BEIJING (AP) -- For a glimpse at how fast China's Internet market is growing and how eager foreigners are for a piece of it, consider Etang.com Inc.
The company has raised $40 million in three months. Its chairman has a vision and promises to make money but can't say exactly how.Yet these are heady times for the Internet in China, and Etang.com is not to be deterred. Founded by two China natives with Harvard MBAs six months ago, Etang.com launched its portal site in November.
Already, the company has 160 employees, 200,000 registered site users and plans to list this year on NASDAQ, the U.S. stock market popular with new technology companies.
"This shows the level of investor interest in the Internet," said Ted Dean with BDA China Ltd., a media and Internet consulting firm in Beijing. "We're at the beginning of the Chinese Internet bubble."
In recent weeks, Internet heavyweights such as U.S.-based online auctioneer eBay Inc. have announced China forays, joining Yahoo! Inc. and other more established foreign hands.
Finance behemoth Citigroup and Japan's Softbank put $10 million into MeetChina.com, an e-commerce venture. U.S.-based GWcom Inc. landed $56 million from Hong Kong for a portal site serving Chinese customers.

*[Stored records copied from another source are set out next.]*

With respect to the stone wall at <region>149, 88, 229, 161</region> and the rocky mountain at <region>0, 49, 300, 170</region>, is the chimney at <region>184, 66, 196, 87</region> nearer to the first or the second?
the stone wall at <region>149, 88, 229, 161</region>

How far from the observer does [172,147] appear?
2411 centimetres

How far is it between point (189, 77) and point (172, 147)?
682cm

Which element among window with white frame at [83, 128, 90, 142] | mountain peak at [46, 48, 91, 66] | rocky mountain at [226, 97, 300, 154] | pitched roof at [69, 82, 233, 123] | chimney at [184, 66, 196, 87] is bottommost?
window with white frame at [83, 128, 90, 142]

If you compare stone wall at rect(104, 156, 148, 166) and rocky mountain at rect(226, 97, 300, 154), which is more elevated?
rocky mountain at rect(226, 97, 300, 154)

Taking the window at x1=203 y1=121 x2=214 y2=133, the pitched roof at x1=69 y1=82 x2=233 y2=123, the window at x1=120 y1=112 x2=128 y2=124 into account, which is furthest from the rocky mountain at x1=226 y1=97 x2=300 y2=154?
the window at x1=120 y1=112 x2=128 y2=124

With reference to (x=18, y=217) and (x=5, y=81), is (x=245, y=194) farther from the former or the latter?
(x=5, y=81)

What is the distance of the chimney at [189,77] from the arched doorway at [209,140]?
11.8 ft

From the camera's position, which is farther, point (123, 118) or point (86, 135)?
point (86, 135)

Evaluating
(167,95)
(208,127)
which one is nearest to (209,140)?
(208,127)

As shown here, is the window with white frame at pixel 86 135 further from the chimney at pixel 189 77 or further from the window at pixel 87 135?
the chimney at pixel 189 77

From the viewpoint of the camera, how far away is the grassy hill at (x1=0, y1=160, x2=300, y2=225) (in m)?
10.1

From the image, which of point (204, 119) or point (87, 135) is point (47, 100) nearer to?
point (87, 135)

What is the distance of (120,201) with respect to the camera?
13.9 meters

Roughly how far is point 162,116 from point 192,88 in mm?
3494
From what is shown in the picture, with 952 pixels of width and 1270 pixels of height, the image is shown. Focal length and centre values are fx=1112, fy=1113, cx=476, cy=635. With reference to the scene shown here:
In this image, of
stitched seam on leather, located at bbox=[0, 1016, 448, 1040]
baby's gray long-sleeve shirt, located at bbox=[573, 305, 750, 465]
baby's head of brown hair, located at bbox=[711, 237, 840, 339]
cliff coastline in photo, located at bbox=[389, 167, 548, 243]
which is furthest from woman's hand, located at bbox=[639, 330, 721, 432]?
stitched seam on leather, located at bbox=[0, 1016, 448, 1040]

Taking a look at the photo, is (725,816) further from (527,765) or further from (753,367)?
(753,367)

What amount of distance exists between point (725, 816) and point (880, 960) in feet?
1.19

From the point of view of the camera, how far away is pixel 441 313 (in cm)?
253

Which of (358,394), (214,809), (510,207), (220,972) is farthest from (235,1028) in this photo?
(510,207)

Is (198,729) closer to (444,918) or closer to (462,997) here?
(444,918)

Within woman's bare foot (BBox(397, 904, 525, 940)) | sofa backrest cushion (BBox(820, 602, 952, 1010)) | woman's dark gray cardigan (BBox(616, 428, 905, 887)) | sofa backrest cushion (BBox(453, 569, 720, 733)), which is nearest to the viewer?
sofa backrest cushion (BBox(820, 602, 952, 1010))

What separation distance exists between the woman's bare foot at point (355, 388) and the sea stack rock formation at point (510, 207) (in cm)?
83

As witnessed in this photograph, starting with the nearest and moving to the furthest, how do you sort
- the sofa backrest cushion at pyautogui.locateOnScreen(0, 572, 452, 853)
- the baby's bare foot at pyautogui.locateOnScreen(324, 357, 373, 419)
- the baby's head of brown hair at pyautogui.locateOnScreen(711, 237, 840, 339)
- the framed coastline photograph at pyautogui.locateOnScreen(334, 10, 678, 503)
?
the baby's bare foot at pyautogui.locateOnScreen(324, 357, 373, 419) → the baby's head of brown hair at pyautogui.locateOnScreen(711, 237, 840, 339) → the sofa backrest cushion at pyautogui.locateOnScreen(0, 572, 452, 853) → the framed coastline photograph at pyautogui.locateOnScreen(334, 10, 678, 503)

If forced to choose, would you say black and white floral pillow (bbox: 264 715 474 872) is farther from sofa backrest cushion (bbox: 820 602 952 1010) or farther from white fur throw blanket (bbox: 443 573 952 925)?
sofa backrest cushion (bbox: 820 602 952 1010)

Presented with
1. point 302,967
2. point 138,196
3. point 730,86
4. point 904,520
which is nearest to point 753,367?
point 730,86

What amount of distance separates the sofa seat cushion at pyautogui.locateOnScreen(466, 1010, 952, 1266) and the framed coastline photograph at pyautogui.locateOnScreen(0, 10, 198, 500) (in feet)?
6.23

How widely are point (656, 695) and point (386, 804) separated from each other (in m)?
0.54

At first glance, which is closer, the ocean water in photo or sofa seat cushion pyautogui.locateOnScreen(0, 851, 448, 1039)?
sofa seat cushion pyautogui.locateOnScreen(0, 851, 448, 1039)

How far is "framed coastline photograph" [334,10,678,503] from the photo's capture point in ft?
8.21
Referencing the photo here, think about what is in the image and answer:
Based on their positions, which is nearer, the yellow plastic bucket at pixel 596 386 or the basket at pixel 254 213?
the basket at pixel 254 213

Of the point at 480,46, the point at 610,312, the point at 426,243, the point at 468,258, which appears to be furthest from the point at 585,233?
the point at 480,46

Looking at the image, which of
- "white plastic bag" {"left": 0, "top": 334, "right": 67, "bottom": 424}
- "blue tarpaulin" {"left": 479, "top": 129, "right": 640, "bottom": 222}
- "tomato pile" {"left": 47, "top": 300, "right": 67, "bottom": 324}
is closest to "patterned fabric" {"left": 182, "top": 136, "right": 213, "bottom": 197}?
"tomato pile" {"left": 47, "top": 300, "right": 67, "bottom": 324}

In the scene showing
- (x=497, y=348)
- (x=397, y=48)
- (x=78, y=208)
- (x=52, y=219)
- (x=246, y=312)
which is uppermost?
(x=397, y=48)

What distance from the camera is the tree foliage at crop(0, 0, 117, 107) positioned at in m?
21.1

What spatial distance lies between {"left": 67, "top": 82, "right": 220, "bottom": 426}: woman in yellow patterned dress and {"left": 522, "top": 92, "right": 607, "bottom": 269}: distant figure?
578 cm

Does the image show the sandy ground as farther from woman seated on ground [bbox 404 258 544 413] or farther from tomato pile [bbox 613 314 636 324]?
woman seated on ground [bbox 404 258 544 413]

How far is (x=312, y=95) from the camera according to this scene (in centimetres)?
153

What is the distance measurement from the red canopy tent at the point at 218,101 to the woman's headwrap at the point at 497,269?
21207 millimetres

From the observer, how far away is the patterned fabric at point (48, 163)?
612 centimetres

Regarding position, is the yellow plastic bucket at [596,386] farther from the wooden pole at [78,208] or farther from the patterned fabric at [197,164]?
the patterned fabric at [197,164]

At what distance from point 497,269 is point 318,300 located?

By official count, the number of registered users quadrupled last year to nearly 9 million. But the true number of users is not known because many Chinese share accounts to defray high line fees and other costs.
China's top telecommunications regulator has said foreign stakes in Internet firms will be limited, although how limited may not be clear until Beijing joins the World Trade Organization, likely later this year.
China has prohibited Internet firms from posting information not cleared by the government and has demanded that companies register software that protects sensitive data transfers -- a key tool in e-commerce.
"The Internet is still in its infancy, and everywhere there's big-time ambiguity about how things are going to work," Dale LeFebvre, Etang.com's chief financial officer, told reporters Tuesday. "There's enormous change going on in China and that change represents opportunity." Etang.com has targeted China's growing yuppie community, or those between the ages of 18 and 35. The company describes its audience as educated and practical and refers to its potential customers as Generation Yellow. In addition to the usual offerings of news and free e-mail, Etang offers four sites on colleges, the job market, personal finance and entertainment.